Argus pepcli

Argus pepcli command line

View the Project on GitHub argus-authz/argus-pep-cli

Argus pepcli command

The pepcli command allows you to submit a XACML request to the PEP daemon and display the XACML response.

The command is very useful to check if a XACML policy applies (decision is Permit, Deny, Not Applicable or Indeterminate) for the given XACML request. Or to check if the XACML response correspond to the values you are expecting (uidgid, secondary-gids, ...) for the user mapping.

Documentation

The full documentation is available online https://twiki.cern.ch/twiki/bin/view/EGEE/AuthZPEPCCLI

Usage

Usage:
    pepcli --pepd <URL> --keyinfo <FILE> [options...]
    pepcli --pepd <URL> --subjectid <DN> [options...]

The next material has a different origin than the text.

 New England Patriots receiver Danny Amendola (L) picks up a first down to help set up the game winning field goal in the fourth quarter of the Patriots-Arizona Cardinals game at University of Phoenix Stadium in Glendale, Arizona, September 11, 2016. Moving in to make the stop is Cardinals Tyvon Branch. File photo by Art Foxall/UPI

Submit a XACML Request to the PEP Server and show the XACML Response.

Options:
 -p|--pepd <URL>         Argus PEP server endpoint URL.
 -k|--keyinfo <FILE>     XACML Subject key-info: proxy or X509 file.
 -s|--subjectid <DN>     XACML Subject subject-id: user DN (format RFC2253).
 -f|--fqan <FQAN>        XACML Subject primary FQAN and FQANs
                         Add multiple --fqan options for secondary FQANs.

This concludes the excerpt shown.